The paper, Fetal manipulation of maternal metabolism is a critical function of the imprinted Igf2 gene, published in Cell Metabolism, examines how the placenta communicates with the mother through the release of hormones to accommodate her baby’s growth. In pregnant mice, researchers were able to selectively alter the signalling cells in the placenta that tell mothers to allocate nutrients to her developing fetuses.

Professor Amanda Sferruzzi-Perri, Professor in Fetal and Placental Physiology, and co-senior author of the paper, said: “It’s the first direct evidence that a gene inherited from the father is signalling to the mother to divert nutrients to the fetus.”

The unborn baby ‘remote controls’ its mother’s metabolism so the two are in a nutritional tug of war, with genes controlled by the father being greedy, and manipulating maternal resources to benefit the fetuses growth. The mother’s body wants the baby to survive but needs to keep enough glucose and fats circulating in her system for her own health, to be able to deliver the baby, breastfeed and to reproduce again.

Professor Sferruzzi-Perri went on to explain: “Those genes from the mother that limit fetal growth are thought to be a mother’s way of ensuring her survival, so she doesn’t have a baby that takes all the nutrients and is too big and challenging to birth. The mother also has a chance of having subsequent pregnancies potentially with different males in the future to pass on her genes more widely.”

Researchers deleted the expression of an important imprinted gene called Igf2, which provides instructions for making a protein called ‘Insulin Like Growth Factor 2’. Similar to the hormone insulin, which is responsible for making and controlling glucose levels in our circulation, the gene promotes fetal growth and plays a key part in the development of fetal tissues including the placenta, liver and brain.

Dr Jorge Lopez-Tello, a lead author of the study based at the University’s Department of Physiology, Development and Neuroscience, said: “If the function of Igf2 from the father is switched off in signalling cells, the mother doesn’t make enough amounts of glucose and lipids – fats – available in her circulation. These nutrients therefore reach the fetus in insufficient amounts and the fetus doesn’t grow properly.”

The scientists found that deleting Igf2 from the placenta’s signalling cells affects the production of other hormones that modulate the way the mother’s pancreas produces insulin, and how her liver and other metabolic organs respond.

“We found Igf2 controls the hormones responsible for reducing insulin sensitivity in the mother during pregnancy.
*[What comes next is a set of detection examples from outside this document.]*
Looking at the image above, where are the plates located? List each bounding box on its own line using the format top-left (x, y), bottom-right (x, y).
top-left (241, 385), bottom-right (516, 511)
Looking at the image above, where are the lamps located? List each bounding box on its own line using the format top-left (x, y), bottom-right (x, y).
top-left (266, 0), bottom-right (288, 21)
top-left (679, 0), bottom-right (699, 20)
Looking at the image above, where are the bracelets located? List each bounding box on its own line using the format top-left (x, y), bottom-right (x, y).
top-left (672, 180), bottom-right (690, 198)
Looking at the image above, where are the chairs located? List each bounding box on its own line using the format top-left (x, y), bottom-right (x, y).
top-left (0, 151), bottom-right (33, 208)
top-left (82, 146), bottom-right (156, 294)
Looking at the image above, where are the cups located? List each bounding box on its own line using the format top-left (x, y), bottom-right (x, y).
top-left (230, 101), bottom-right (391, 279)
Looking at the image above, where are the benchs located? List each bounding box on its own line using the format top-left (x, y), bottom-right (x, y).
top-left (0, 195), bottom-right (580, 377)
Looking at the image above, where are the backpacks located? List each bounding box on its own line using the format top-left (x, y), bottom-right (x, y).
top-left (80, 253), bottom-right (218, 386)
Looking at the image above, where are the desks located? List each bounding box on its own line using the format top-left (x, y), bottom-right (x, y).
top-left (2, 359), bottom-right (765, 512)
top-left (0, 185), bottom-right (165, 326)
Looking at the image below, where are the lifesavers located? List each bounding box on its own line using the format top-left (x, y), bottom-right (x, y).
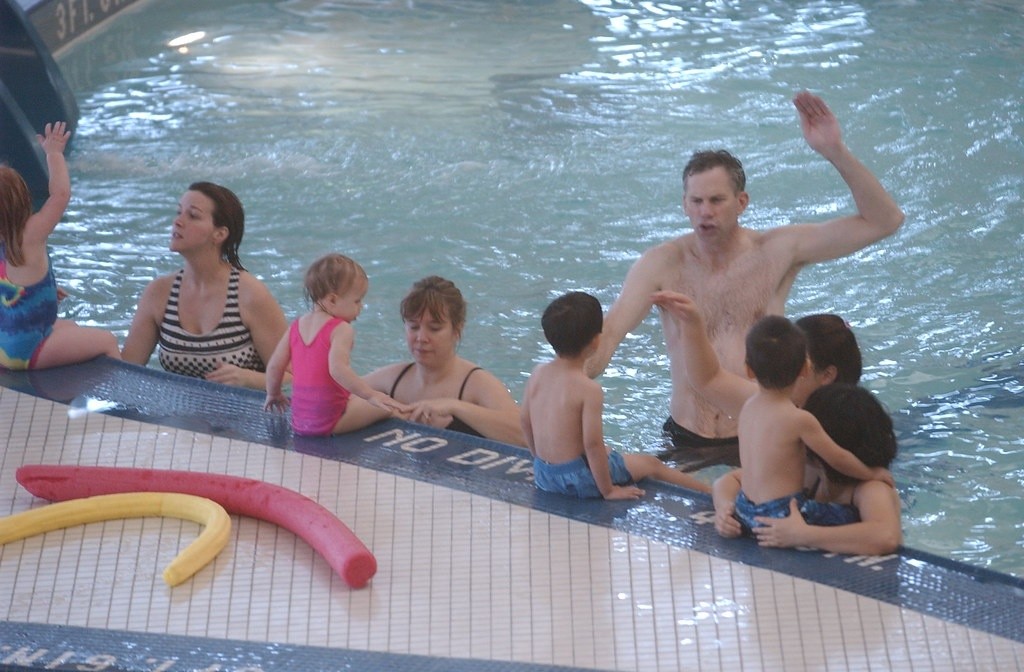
top-left (0, 463), bottom-right (376, 589)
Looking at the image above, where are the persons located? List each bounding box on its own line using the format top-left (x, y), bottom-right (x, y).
top-left (653, 292), bottom-right (901, 555)
top-left (122, 182), bottom-right (293, 390)
top-left (265, 253), bottom-right (453, 437)
top-left (521, 291), bottom-right (713, 502)
top-left (584, 89), bottom-right (905, 449)
top-left (359, 276), bottom-right (528, 447)
top-left (0, 121), bottom-right (121, 371)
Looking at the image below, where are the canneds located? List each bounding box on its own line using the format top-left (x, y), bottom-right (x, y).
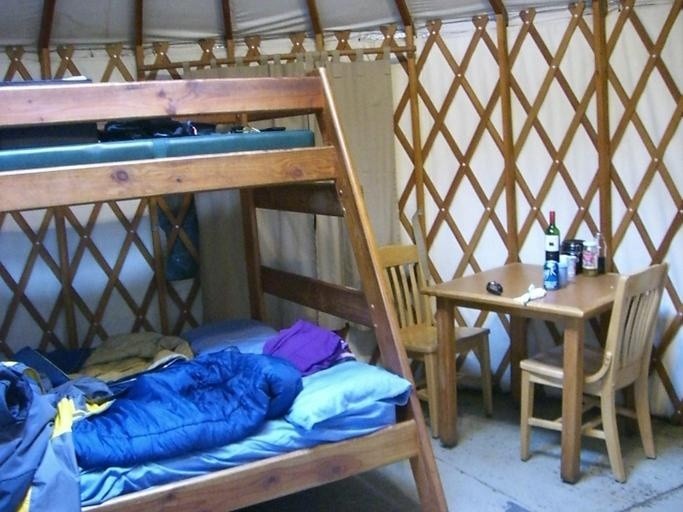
top-left (543, 260), bottom-right (560, 291)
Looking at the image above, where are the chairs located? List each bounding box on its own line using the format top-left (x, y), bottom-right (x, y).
top-left (371, 237), bottom-right (495, 440)
top-left (511, 262), bottom-right (672, 485)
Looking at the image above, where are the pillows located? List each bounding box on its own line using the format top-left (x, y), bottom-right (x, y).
top-left (191, 311), bottom-right (403, 435)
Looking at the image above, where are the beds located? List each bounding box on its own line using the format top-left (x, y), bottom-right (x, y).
top-left (0, 65), bottom-right (449, 511)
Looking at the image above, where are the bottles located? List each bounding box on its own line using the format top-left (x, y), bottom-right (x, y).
top-left (545, 211), bottom-right (559, 262)
top-left (594, 232), bottom-right (606, 275)
top-left (543, 254), bottom-right (577, 290)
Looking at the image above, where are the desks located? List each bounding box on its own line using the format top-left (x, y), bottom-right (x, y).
top-left (411, 262), bottom-right (635, 483)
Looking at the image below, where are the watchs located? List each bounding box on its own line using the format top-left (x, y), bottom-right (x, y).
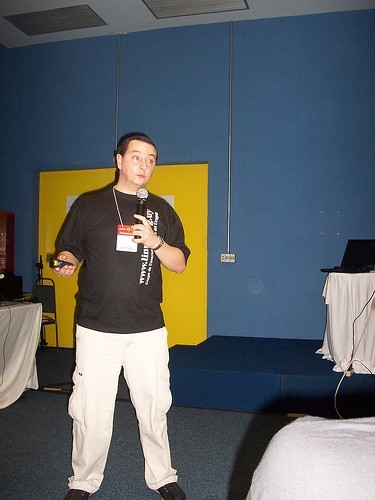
top-left (152, 236), bottom-right (164, 251)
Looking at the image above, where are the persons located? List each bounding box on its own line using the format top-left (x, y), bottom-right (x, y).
top-left (51, 134), bottom-right (192, 500)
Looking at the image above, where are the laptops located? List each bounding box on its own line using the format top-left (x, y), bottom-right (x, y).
top-left (320, 239), bottom-right (375, 274)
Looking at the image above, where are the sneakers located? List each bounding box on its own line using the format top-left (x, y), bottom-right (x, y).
top-left (154, 483), bottom-right (187, 500)
top-left (63, 489), bottom-right (90, 500)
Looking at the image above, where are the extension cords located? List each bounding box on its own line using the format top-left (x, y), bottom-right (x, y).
top-left (345, 368), bottom-right (353, 377)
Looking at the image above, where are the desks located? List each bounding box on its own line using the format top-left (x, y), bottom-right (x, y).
top-left (0, 302), bottom-right (43, 409)
top-left (315, 272), bottom-right (375, 374)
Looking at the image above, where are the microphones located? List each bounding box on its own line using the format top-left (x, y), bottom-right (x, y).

It means the mother’s tissues don’t absorb glucose so nutrients are more available in the circulation to be transferred to the fetus,” said Professor Sferruzzi-Perri.

Babies with Igf2 gene defects can be overgrown or growth-stunted. “Until now, we didn’t know that part of the Igf2 gene’s role is to regulate signalling to the mother to allocate nutrients to the fetus,” added Professor Sferruzzi-Perri.

The mice studied were smaller at birth and their offspring showed early signs of diabetes and obesity in later life.

Professor Sferruzzi-Perri said: “Our research highlights how important the controlled allocation of nutrients to the fetus is for the lifelong health of the offspring, and the direct role the placenta plays.

“The placenta is an amazing organ. At the end of pregnancy, the placenta is delivered by the mother, but the memories of how the placenta was functioning leaves a lasting legacy on the way those fetal organs have developed and then how they’re going to function through life.”

The next step is to understand how placental hormones are controlled by Igf2 and what those hormones are doing. Future research could help scientists discover new strategies to target the placenta to improve health outcomes for mums and babies.